TRANSMUTACIÓN [Parte I] - Capítulo 23
Capítulo 23
“Una deuda de honor”
1658. Francia.
LA ROCHELLE.
El viento de madrugada golpeaba a ambos
protagonistas a medida que se alejaban de las calles concurridas del puerto.
Habían tenido que hacerse paso entre los transeúntes de la calzada, algunos
carros con dirección al puerto y algún que otro borracho que había caído al
suelo y había sido pisoteado por las patas de los caballos que corrían como
impulsados por el mismo demonio lejos de aquella taberna. Ni había luna, ni
había sol, el cielo era de un azul grisáceo que pronosticaba el pronto
amanecer. Ninguno de los dos se había buscado aquella situación y mucho menos
la había visto venir, pero ahora que estaban en ella no podía ya deshacerse de
aquello tan fácil. El joven cabalgaba detrás del mayor sujetándose de cuando en
cuando el muslo donde tenía un tajo importante que por poco no le atravesaba de
parte en parte la pierna. Su mano se empapó enseguida de sangre y el dolor le
subía hasta la primera cervical mareándole y provocándole nauseas, pero se
contuvo. Al rato, cuando perdieron de vista aquella taberna un sudor frío le
recorrió la espalda y se sintió exhausto, pero se mantuvo arriba en el caballo,
bien sujeto a las riendas y con la vista al frente, huyendo todo lo lejos que
les permitiese el lugar.
Sin darse cuenta se alejaron del puerto
por el mismo camino por el que habían llegado allí y se internaron en la zona
arbolada, siguiendo el camino a través del bosque. Cuando hubieron ascendido
hasta el recodo donde un tiempo antes Armand se asomaba para ver con
perspectiva el puerto volvieron a asomarse por él para divisar el panorama,
para saber si los habrían seguido o incluso despistado. Pero nada más lejos de
la realidad. Por una de las calles principales divisaron a los dos mosqueteros
de rostros ensangrentados ambos, montando al galope a dos caballos que subían
las calles que ellos antes habían seguido para huir. Le estaban persiguiendo y
les habían divisado en aquella cima.
Louÿe tiró de las riendas del caballo de
Armand que parecía haberse quedado petrificado y cuando se miraron se dieron
cuenta de que difícilmente saldrían de esta. Se internaron por la zona
arbolada, toda ella descuidada y sin camino aparente.

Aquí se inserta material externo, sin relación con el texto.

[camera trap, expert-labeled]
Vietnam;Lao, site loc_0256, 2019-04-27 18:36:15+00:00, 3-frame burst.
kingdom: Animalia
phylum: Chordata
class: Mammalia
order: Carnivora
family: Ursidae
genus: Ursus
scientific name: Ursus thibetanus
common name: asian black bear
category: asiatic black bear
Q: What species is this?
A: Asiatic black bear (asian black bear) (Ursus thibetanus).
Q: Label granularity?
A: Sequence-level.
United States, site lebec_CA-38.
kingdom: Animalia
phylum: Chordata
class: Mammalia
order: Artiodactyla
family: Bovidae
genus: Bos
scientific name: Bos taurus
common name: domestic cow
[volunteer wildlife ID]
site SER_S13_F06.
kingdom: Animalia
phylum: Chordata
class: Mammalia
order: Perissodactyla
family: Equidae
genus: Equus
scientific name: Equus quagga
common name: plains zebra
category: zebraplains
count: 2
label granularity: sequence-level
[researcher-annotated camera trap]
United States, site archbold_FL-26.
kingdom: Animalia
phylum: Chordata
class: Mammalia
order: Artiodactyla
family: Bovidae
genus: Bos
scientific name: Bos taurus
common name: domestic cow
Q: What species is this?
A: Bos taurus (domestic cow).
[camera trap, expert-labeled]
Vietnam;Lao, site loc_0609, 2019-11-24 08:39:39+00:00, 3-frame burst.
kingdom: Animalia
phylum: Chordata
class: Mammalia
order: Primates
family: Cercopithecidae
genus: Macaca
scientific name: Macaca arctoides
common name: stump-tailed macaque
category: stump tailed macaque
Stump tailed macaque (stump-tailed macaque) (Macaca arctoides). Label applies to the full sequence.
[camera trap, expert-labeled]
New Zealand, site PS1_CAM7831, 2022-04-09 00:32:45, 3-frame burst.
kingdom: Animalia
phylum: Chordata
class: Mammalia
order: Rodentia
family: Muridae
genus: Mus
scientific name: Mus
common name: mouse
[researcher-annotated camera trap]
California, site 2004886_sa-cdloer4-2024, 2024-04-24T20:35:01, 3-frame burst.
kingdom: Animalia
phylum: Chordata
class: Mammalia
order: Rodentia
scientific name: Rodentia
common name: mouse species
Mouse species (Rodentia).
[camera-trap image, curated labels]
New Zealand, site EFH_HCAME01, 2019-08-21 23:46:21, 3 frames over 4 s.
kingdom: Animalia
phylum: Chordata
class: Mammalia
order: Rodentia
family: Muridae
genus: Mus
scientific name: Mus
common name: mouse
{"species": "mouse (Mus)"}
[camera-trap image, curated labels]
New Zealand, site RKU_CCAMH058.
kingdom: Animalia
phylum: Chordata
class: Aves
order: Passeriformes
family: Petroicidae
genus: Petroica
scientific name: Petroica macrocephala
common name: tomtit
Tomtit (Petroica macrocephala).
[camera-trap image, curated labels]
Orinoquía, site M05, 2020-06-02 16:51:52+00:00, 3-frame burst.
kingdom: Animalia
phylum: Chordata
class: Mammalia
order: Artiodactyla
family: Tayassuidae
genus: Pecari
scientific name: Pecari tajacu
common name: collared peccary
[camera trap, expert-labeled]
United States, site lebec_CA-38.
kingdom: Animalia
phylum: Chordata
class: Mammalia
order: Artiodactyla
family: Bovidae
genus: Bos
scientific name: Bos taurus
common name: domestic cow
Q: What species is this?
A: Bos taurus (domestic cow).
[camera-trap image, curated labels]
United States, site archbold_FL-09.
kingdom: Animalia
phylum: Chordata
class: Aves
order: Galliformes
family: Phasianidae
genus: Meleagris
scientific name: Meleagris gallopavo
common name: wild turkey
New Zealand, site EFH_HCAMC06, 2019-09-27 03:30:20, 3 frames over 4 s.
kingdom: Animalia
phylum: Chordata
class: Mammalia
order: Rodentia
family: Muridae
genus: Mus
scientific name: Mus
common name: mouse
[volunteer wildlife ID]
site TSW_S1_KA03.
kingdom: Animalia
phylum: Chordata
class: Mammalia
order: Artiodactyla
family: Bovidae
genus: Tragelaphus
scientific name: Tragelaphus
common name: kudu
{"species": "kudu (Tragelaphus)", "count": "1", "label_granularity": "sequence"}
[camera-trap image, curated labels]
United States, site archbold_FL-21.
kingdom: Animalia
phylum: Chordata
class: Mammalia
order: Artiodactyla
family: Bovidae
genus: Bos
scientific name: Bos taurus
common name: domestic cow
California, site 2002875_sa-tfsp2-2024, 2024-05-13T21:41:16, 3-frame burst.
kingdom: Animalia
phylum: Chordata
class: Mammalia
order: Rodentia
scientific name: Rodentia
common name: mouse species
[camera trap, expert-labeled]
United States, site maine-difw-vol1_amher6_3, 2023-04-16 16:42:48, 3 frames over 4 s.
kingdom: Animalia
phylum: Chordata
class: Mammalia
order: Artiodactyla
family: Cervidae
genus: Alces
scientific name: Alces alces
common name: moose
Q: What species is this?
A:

—Ve cargando el mosquete. —Le dijo a lo
que el joven se lo puso en el regazo mientras seguía al mayor internándose en
el bosque y coló un poco de pólvora en el interior y una bala. El mayor le
imitaba aprisa y torcieron a la izquierda cuando en el camino se les cruzaron
varios árboles caídos cortándoles el paso.
Cuando hubieron recorrido al menos un
kilómetro se detuvieron y ambos caballos se encontraron frente con frente. El
mayor recorrió con la mirada al muchacho que se agarraba una pierna con firmeza
y con la otra sujetaba a la par las riendas y el mosquete sobre su regazo.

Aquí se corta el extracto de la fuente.